ミト (牛尾が音楽を手がけた)「DEVILMAN crybaby」も「リズと青い鳥」もそうなんですけど、使ってる音色はシンセだったり、いかにも電子音楽をやる人のサウンドテクスチャなんだけど、なのにクラシックや、コンテンポラリー(現代音楽)のように聞こえる瞬間がある。あれは不思議に思うんだよね。普通にクラシックな、オーケストラルなものを作らないけど、それに近い印象は作品に触れた人にちゃんと与えている。それは牛尾さんの個性だと思いますね。独特よ。
牛尾 もう、そう言ってもらえることだけを守って、これからも仕事していきたいですね……(笑)。僕からすると、ミトさんはなんでもかんでもできる人。国会図書館に近いイメージがある人ですよ。
ミト そうね。私はその気になれば、ディテールから何から、本当に求められているジャンルのサウンドテクスチャをそっくりそのままなぞって、同じものを書けちゃう人ではある。だから、いっぱい作品を書けば書くほど、曲を聞いて「ミトっぽい」って誰も思わなくなってくるのね。それが実は快感で。
牛尾 その快感はわかる。僕は「牛尾節」があると言われがちなんですよ。エゴサすると、「一聴して牛尾の曲だとわかった」みたいな感想がめっちゃ出てくる(笑)。これが、つぶやいている人に罪はないんだけど、すごくイヤですね。
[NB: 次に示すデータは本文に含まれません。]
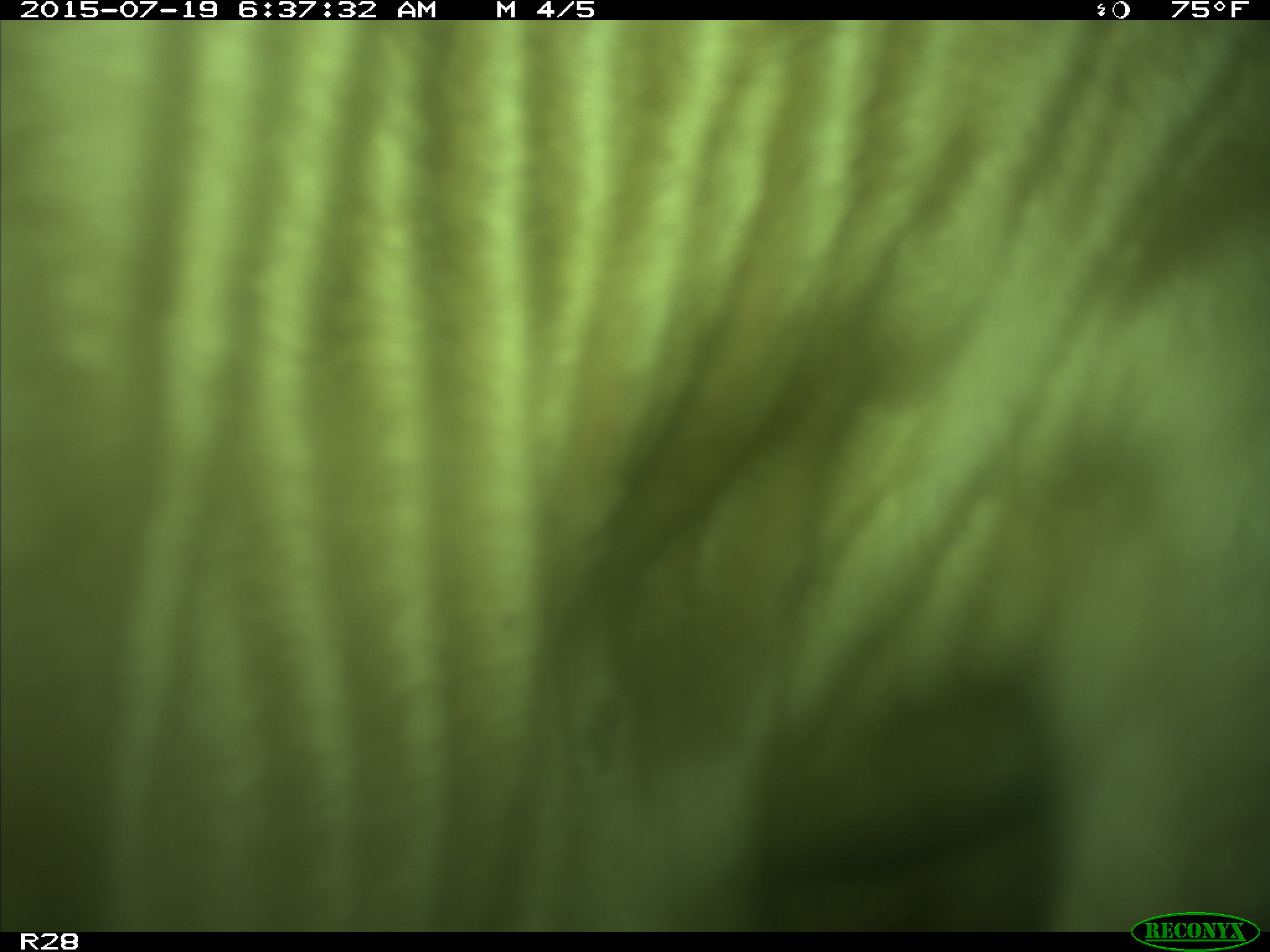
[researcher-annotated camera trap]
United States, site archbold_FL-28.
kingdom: Animalia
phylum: Chordata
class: Mammalia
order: Artiodactyla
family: Bovidae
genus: Bos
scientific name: Bos taurus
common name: domestic cow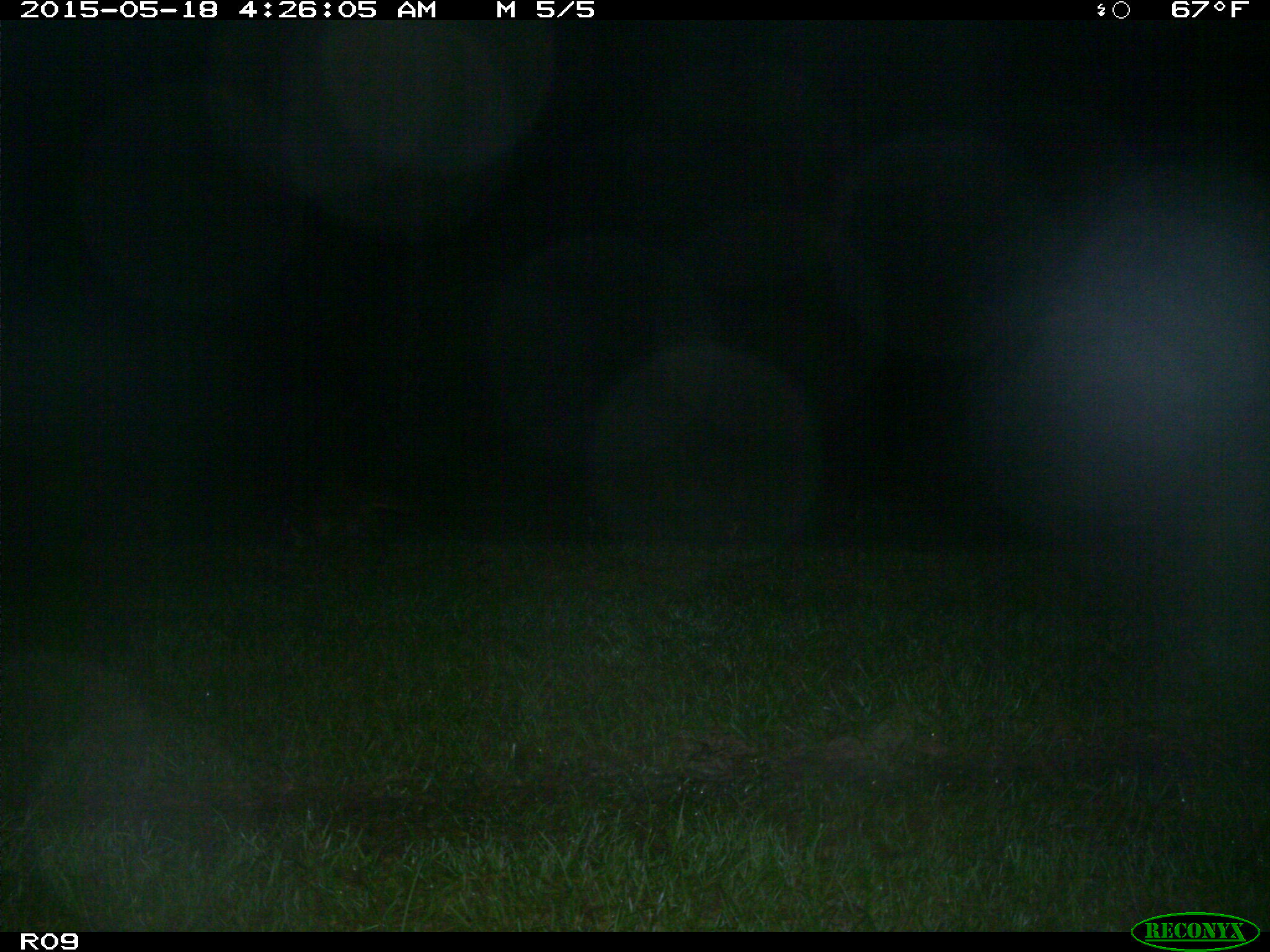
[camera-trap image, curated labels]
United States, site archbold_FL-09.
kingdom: Animalia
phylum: Chordata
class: Mammalia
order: Carnivora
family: Procyonidae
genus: Procyon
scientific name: Procyon lotor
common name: common raccoon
発注に応えることで、個性がプロフェッショナリズムの中に溶けていく、その感覚に憧れます。
ミト うーん、でも私の場合は、発注に忠実に応えることが「プロ」と呼べるものなのかも、もはやわからない。ただの凝り性というか、感覚としては作家というより職人、彫師みたいなものなんだよね。「どうしてもあれをキレイに作らないと気が済まない!」みたいな感覚のある人間なんですよ。
牛尾 どう見ても完成している作品を、誰かが止めないとサンドペーパーでずっとこすって仕上げをしているタイプ! 僕はヘタウマでずっとやってきちゃってるからなあ……(笑)。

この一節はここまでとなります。